[Intel-gfx] [PATCH 2/3] drm/i915: Fix some invalid requests cancellations
Daniel Vetter
daniel at ffwll.ch
Mon Feb 15 09:47:26 UTC 2016
On Thu, Feb 11, 2016 at 01:01:34PM +0000, Tvrtko Ursulin wrote:
> On 29/01/16 16:49, Chris Wilson wrote:
> >As we add the VMA to the request early, it may be cancelled during
> >execbuf reservation. This will leave the context object pointing to a
>
> I don't get it, request is created after the reservation.
That's the problem - we add vma for a given request (well ring/seqno pair)
before that request exists.
-Daniel
>
> >dangling request; i915_wait_request() simply skips the wait and so we
> >may unbind the object whilst it is still active.
> >
> >However, if at any point we make a change to the hardware (and equally
> >importantly our bookkeeping in the driver), we cannot cancel the request
> >as what has already been written must be submitted. Submitting a partial
> >request is far easier than trying to unwind the incomplete change.
> >
> >Unfortunately this patch undoes the excess breadcrumb usage that olr
> >prevented, e.g. if we interrupt batchbuffer submission then we submit
> >the requests along with the memory writes and interrupt (even though we
> >do no real work).
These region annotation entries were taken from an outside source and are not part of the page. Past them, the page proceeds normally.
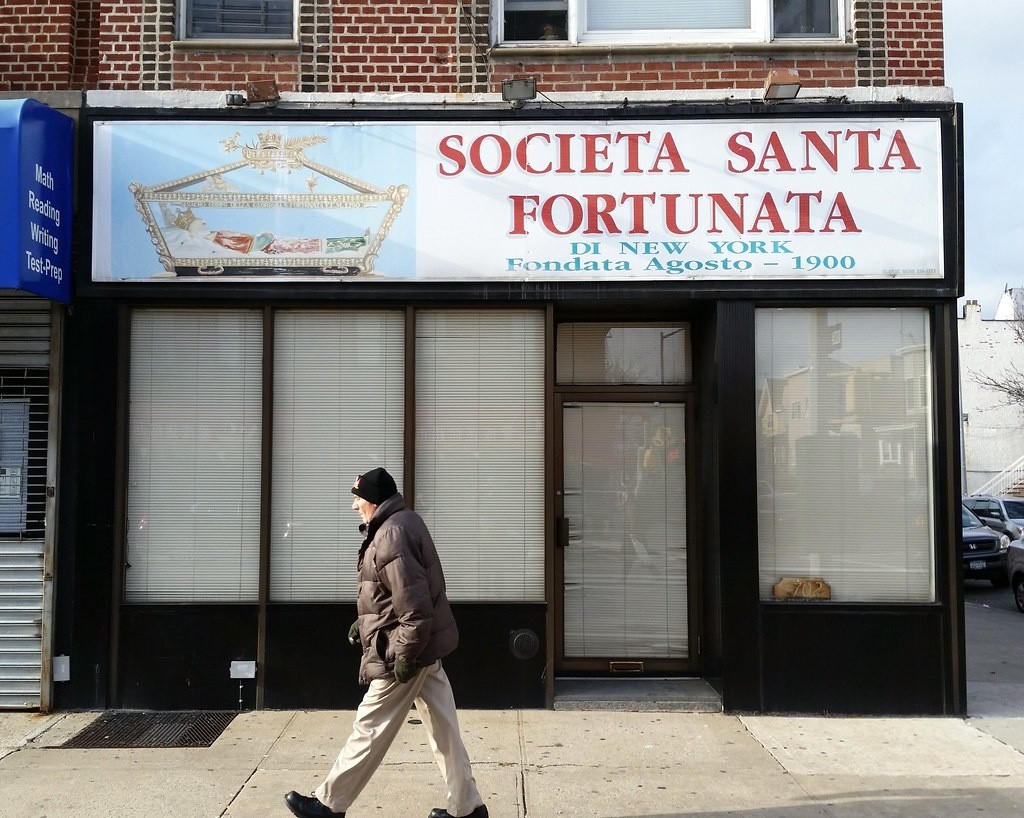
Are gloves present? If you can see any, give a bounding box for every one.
[348,619,360,644]
[394,659,417,683]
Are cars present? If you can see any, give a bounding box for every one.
[137,496,305,567]
[960,505,1010,586]
[1008,527,1024,613]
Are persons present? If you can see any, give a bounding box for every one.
[619,490,659,586]
[283,467,488,818]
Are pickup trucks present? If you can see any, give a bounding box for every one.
[756,481,800,526]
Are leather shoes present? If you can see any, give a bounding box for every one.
[428,804,489,818]
[283,790,346,818]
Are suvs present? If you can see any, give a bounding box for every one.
[962,493,1023,534]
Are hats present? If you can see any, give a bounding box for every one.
[351,467,398,506]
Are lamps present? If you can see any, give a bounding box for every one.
[762,68,802,103]
[501,77,537,108]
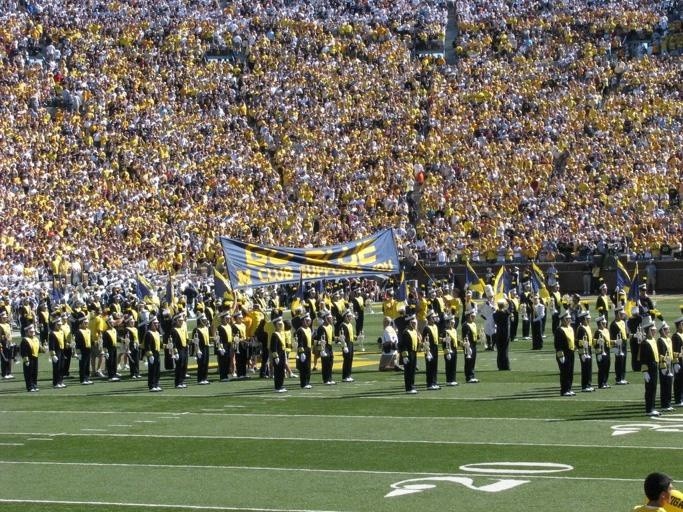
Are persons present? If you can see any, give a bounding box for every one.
[633,473,673,512]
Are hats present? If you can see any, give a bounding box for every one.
[482,265,647,322]
[0,286,362,332]
[673,317,683,326]
[657,321,670,331]
[643,321,657,330]
[386,279,476,323]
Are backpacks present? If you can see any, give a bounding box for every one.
[616,339,622,346]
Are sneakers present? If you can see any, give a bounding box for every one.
[646,402,683,416]
[561,379,630,397]
[28,370,144,392]
[4,374,15,380]
[176,365,271,389]
[150,387,163,392]
[512,338,518,342]
[273,364,355,394]
[523,337,532,340]
[406,379,480,395]
[542,335,546,338]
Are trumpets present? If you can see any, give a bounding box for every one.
[583,331,624,359]
[294,331,365,359]
[549,297,555,315]
[665,351,674,376]
[519,303,528,320]
[424,333,472,359]
[168,331,240,358]
[70,332,132,358]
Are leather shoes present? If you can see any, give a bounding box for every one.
[394,364,404,372]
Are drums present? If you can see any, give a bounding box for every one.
[250,343,261,355]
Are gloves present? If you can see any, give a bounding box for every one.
[319,350,327,356]
[402,337,472,366]
[275,356,279,365]
[643,373,651,384]
[300,352,306,361]
[634,334,638,338]
[661,368,668,376]
[343,346,348,353]
[583,341,588,348]
[597,339,603,345]
[597,355,603,362]
[22,334,241,368]
[581,355,587,362]
[673,363,681,374]
[559,357,565,364]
Disassociating requests from breadcrumbs (and
> >semaphores) is a topic for a past/future series, but now much more
> >important.
> >
> >v2: Rebase
> >
> >Note that igt/gem_concurrent_blit tiggers both misrendering and a GPF
> >that is fixed by this patch.
> >
> >Bugzilla: https://bugs.freedesktop.org/show_bug.cgi?id=93907
> >Testcase: igt/gem_concurrent_blit
> >Signed-off-by: Chris Wilson <chris at chris-wilson.co.uk>
> >Cc: Daniel Vetter <daniel.vetter at ffwll.ch>
> >Cc: stable at vger.kernel.org
> >---
> > drivers/gpu/drm/i915/i915_drv.h | 1 -
> > drivers/gpu/drm/i915/i915_gem.c | 7 ++-----
> > drivers/gpu/drm/i915/i915_gem_context.c | 21 +++++++++------------
> > drivers/gpu/drm/i915/i915_gem_execbuffer.c | 16 +++++-----------
> > drivers/gpu/drm/i915/intel_display.c | 2 +-
> > drivers/gpu/drm/i915/intel_lrc.c | 1 -
> > 6 files changed, 17 insertions(+), 31 deletions(-)
> >
> >diff --git a/drivers/gpu/drm/i915/i915_drv.h b/drivers/gpu/drm/i915/i915_drv.h
> >index a2d2f08b7515..f828a7ffed37 100644
> >--- a/drivers/gpu/drm/i915/i915_drv.h
> >+++ b/drivers/gpu/drm/i915/i915_drv.h
> >@@ -2823,7 +2823,6 @@ int i915_gem_sw_finish_ioctl(struct drm_device *dev, void *data,
> > struct drm_file *file_priv);
> > void i915_gem_execbuffer_move_to_active(struct list_head *vmas,
> > struct drm_i915_gem_request *req);
> >-void i915_gem_execbuffer_retire_commands(struct i915_execbuffer_params *params);
> > int i915_gem_ringbuffer_submission(struct i915_execbuffer_params *params,
> > struct drm_i915_gem_execbuffer2 *args,
> > struct list_head *vmas);
> >diff --git a/drivers/gpu/drm/i915/i915_gem.c b/drivers/gpu/drm/i915/i915_gem.c
> >index e9b19bca1383..f764f33580fc 100644
> >--- a/drivers/gpu/drm/i915/i915_gem.c
> >+++ b/drivers/gpu/drm/i915/i915_gem.c
> >@@ -3407,12 +3407,9 @@ int i915_gpu_idle(struct drm_device *dev)
> > return PTR_ERR(req);
> >
> > ret = i915_switch_context(req);
> >- if (ret) {
> >- i915_gem_request_cancel(req);
> >- return ret;
> >- }
> >-
> > i915_add_request_no_flush(req);
> >+ if (ret)
> >+ return ret;
> > }
> >
> > ret = intel_ring_idle(ring);
> >diff --git a/drivers/gpu/drm/i915/i915_gem_context.c b/drivers/gpu/drm/i915/i915_gem_context.c
> >index 83a097c94911..5da7adc3f7b2 100644
> >--- a/drivers/gpu/drm/i915/i915_gem_context.c
> >+++ b/drivers/gpu/drm/i915/i915_gem_context.c
> >@@ -652,7 +652,6 @@ static int do_switch(struct drm_i915_gem_request *req)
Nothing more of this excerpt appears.